= Aero Research Limited =

1934–1947 British adhesives company

Aero Research Limited (ARL) was a British company that pioneered several new adhesives, intended initially for the aeronautical industry.

Formed in 1934 by Norman de Bruyne at Duxford, Cambridgeshire from an earlier company of his, the Cambridgeshire Aeroplane Construction Company, ARL started a long-term relationship with the de Havilland company by initially working on reinforced phenol-formaldehyde resins for use in variable pitch propellers. This material, being lighter than aluminium alloys, offered much-reduced centrifugal loads on the hub bearings.

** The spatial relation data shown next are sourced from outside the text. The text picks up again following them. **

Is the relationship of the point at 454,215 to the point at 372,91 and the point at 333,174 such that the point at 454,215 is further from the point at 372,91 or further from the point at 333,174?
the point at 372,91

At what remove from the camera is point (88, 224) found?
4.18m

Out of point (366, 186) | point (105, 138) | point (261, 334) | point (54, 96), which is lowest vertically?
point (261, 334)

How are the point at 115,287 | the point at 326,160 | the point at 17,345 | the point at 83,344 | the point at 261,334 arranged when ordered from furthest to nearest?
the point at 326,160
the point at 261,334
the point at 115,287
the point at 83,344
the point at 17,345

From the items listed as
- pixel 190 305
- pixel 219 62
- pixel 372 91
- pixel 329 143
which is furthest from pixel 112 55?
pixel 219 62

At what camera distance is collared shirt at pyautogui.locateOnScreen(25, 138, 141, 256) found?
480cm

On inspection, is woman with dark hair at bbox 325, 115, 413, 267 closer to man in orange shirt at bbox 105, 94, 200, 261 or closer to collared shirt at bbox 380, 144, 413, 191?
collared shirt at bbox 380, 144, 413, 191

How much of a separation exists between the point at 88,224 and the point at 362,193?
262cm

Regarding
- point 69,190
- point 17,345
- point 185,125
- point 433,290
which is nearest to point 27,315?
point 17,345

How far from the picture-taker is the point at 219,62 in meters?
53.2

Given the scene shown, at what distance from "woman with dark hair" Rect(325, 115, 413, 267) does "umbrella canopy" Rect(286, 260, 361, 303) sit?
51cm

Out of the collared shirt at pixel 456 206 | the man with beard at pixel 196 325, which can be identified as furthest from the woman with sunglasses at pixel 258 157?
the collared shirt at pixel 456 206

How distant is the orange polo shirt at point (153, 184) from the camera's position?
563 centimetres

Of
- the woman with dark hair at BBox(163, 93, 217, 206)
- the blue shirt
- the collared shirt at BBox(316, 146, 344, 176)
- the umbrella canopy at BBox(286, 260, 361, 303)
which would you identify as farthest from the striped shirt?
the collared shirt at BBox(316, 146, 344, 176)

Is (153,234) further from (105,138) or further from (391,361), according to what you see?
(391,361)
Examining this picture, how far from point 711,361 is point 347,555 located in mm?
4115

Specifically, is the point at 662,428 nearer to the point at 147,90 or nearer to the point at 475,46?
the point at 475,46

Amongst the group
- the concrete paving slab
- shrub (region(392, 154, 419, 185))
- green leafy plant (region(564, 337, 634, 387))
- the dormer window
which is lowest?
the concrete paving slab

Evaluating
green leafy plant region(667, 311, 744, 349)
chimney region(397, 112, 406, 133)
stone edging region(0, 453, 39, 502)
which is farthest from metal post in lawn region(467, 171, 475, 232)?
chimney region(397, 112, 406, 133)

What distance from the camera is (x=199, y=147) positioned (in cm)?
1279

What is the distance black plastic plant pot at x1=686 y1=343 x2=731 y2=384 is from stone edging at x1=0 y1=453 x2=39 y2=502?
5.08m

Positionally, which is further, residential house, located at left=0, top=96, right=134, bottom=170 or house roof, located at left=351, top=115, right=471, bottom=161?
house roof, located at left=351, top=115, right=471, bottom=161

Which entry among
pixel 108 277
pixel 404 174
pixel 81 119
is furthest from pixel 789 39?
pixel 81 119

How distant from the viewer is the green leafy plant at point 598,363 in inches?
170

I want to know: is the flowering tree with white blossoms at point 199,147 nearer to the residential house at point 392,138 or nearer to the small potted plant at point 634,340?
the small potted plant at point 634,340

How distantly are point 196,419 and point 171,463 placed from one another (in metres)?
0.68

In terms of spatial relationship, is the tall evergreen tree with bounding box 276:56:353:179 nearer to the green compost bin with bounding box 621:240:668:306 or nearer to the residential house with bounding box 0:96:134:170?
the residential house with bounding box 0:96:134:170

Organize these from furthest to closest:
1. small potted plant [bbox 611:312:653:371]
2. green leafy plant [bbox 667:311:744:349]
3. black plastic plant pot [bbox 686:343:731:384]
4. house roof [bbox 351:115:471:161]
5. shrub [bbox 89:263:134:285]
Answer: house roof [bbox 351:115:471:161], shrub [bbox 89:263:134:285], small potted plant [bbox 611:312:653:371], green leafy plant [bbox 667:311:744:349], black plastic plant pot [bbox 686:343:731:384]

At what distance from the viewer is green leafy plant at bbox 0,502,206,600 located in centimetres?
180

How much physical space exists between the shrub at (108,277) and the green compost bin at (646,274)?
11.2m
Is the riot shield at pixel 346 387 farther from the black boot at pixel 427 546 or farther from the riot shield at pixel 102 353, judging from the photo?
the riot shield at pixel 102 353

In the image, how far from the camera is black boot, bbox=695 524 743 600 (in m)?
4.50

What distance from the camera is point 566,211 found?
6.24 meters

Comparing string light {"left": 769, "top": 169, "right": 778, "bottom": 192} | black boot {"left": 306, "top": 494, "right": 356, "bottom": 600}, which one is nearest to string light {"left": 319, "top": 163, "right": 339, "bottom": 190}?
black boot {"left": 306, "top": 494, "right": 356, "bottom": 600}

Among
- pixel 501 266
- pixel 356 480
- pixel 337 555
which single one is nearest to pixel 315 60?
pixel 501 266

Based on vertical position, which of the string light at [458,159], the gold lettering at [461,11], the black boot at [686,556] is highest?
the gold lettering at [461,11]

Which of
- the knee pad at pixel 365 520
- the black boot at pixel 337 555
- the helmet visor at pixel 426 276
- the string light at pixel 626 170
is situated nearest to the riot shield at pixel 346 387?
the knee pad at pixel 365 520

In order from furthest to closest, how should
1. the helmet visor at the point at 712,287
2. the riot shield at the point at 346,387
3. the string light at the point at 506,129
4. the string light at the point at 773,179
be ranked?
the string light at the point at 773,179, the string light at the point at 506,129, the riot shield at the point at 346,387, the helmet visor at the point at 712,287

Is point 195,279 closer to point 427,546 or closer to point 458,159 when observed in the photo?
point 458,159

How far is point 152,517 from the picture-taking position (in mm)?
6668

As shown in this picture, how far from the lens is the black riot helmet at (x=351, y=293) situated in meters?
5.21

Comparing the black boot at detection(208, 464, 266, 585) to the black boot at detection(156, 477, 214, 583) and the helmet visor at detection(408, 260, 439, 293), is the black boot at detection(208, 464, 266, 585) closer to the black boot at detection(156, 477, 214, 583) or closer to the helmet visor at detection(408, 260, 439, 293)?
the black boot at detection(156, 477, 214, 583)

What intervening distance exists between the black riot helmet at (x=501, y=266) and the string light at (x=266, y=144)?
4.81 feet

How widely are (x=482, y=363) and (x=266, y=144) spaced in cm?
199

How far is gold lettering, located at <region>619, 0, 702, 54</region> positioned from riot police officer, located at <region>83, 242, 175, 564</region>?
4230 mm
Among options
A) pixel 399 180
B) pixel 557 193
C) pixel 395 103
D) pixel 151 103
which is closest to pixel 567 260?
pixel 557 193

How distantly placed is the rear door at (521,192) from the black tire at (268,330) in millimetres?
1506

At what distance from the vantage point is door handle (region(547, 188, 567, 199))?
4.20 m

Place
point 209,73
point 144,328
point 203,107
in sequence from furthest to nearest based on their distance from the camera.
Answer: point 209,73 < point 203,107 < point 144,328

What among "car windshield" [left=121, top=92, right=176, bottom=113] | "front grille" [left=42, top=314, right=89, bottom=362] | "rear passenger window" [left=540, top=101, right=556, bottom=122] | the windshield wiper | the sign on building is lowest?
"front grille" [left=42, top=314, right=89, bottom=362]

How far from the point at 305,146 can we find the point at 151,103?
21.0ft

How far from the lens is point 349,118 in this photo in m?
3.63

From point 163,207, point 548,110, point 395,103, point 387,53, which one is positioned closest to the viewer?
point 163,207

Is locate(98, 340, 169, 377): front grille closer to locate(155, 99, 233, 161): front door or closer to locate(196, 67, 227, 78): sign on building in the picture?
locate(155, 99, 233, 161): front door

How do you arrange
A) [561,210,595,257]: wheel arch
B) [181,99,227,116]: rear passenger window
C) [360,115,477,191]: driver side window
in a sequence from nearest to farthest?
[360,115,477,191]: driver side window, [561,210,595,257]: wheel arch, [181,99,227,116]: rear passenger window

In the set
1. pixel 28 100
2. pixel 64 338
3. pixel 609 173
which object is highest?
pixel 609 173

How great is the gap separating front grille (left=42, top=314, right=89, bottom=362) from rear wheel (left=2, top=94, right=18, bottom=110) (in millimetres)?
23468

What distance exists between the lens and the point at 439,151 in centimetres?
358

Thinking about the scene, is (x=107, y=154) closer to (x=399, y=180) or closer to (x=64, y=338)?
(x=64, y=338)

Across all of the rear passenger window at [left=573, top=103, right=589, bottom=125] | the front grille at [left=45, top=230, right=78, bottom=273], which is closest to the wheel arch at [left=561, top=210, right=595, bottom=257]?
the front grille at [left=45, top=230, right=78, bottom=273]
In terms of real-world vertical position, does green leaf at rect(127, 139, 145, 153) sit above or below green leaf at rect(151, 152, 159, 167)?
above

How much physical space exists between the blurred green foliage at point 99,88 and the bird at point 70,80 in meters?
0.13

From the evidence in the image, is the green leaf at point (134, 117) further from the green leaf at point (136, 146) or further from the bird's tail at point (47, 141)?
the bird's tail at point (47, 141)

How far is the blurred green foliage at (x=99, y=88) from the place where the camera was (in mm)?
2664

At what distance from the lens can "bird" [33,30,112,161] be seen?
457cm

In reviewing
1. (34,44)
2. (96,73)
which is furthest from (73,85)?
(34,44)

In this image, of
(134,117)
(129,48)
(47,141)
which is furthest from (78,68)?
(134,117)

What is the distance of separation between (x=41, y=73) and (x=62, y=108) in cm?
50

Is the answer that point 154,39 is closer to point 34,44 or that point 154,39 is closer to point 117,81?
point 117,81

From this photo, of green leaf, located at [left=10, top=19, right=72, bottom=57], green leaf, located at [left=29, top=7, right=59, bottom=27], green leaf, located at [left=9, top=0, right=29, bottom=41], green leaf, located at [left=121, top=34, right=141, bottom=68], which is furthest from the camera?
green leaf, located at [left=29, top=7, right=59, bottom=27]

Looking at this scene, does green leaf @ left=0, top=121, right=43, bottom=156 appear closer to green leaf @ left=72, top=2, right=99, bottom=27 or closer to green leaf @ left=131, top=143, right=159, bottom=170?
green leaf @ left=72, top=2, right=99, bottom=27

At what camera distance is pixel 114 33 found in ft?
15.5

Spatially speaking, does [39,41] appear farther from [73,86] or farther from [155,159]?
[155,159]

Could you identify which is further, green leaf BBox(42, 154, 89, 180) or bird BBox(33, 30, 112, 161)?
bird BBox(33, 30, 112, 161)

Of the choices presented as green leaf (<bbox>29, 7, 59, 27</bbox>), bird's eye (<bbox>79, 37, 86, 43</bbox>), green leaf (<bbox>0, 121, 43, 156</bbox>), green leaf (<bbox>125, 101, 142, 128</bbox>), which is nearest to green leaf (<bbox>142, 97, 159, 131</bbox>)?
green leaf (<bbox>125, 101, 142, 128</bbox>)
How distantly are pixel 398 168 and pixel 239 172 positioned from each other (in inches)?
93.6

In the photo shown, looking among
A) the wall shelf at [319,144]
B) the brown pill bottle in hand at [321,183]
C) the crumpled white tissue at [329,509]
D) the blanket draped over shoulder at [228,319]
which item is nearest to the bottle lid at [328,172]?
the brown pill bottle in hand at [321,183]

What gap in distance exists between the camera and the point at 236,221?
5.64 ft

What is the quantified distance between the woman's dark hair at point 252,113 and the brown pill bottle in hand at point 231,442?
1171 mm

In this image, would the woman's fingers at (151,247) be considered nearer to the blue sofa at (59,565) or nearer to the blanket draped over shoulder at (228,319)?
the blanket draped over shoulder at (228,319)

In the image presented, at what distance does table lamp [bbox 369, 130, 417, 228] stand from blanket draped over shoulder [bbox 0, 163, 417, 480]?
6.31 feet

This was followed by work on synthetic urea-formaldehyde adhesives and led to the Aerolite range of wood glues, used on the Horsa glider and the de Havilland Mosquito fast bomber and later, fighter.

ARL was responsible for developing a number of aeronautical-related adhesives, including Aerolite 306, Aerodux 500, Redux - a metal-to-wood, metal-to-metal adhesive, used on the de Havilland Hornet and Comet, and the epoxy resin Araldite. Other products included its Aeroweb honeycomb core, and Fibrelam panels.

ARL was later sold to Ciba in 1947 and its range of products later marketed under the Ciba (ARL) name.